Communication in marriage is unbelievably important. In fact, what most couples should be communicating in the context of adult like conversation, they are often relating in the context of a childlike spat. Many couples assume rather than ask. They suppress until they have to express, and when they finally get around to venting their feelings, it is only after the relationship has suffered even more damage.
So, although I am all about communication in marriage, there does come a time when couples can talk their situation to death. Many couples make the mistake of thinking that all of their problems can be sorted out in the context of deep conversation.
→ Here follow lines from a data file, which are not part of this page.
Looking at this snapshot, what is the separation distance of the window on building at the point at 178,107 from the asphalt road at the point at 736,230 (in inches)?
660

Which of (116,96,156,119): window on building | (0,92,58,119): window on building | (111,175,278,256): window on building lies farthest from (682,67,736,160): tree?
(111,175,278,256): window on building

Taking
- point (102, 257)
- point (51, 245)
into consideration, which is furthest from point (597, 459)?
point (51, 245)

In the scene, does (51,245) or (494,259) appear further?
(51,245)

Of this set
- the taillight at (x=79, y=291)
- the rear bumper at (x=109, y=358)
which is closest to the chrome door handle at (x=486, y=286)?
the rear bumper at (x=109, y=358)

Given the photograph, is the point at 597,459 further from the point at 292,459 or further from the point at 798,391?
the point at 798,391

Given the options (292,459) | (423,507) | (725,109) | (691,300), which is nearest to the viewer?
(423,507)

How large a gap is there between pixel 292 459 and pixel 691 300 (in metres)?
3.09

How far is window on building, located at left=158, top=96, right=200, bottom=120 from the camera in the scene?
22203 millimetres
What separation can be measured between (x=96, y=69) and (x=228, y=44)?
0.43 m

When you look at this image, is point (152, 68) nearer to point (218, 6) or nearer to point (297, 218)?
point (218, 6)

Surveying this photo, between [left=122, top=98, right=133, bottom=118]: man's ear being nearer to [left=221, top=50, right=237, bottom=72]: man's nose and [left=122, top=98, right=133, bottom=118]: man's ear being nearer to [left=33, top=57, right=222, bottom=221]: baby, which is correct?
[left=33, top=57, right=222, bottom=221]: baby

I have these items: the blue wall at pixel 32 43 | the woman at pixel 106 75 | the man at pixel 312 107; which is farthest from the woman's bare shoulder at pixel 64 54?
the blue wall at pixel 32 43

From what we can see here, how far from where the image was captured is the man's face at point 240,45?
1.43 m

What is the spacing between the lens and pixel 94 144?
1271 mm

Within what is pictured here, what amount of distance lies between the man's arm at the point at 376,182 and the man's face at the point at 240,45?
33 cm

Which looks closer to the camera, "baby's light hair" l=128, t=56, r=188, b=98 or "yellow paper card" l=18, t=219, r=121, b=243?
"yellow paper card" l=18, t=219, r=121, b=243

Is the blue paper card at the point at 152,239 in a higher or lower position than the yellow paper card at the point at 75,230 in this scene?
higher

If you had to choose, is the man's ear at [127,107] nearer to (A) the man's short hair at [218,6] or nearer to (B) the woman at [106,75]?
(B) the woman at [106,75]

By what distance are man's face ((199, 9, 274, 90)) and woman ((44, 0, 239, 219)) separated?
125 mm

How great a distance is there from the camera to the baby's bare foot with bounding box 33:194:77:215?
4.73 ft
At times, couples must realize that instead of talking out their problems they must instead live them out.
How Shaky is the Bridge of Trust between You and Your Spouse?
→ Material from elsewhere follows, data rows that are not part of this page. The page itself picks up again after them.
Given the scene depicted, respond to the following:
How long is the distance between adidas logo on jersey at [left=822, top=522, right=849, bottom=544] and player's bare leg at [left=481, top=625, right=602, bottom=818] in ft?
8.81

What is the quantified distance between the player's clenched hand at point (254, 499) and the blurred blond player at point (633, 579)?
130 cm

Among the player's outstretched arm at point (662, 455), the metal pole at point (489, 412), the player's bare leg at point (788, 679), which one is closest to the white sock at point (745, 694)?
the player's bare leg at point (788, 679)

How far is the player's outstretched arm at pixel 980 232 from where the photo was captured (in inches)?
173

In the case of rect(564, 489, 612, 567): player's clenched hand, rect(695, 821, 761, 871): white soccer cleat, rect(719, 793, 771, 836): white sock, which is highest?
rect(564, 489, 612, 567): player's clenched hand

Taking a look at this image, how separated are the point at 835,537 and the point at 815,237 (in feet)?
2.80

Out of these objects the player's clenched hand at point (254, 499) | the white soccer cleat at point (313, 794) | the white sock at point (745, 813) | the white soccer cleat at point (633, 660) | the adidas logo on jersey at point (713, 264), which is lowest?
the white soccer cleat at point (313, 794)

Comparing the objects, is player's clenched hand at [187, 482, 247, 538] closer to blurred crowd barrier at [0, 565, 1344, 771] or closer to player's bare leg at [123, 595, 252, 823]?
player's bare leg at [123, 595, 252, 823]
Many husbands and wives struggle because the bridge of trust between their hearts is very shaky. Though many husbands and wives want to walk on this bridge, it must be understood that mere words and affirmations will do little to strengthen that bridge. In order to increase their faith in each other and the marriage, thus adding strength to that bridge, they must make the appropriate changes in their lives over a long period of time in order
Once again, I’m all about communication in marriage, but, at times, it can be a little overrated in that some spouses need to start changing their actions in order to ease the tension in their marriage.
Those Late Night Talks
As a young husband, I would often keep my wife up until late into the night talking, asking questions, and belaboring certain issues over and over again. These long and laborious conversations seldom ended on a successful note. Often they did more to discourage my wife rather than to encourage her to have more faith in our relationship. Marital success did not start to occur until I realized that although my wife wanted to walk securely on the bridge of our marriage; she would not feel safe enough doing that until she saw the appropriate changes in my behavior.
At times, I would try to woo my wife to walk on that bridge by using anger, scripture, logic, and reason. I soon found that the only thing that worked was unconditional love and kindness over long periods of time.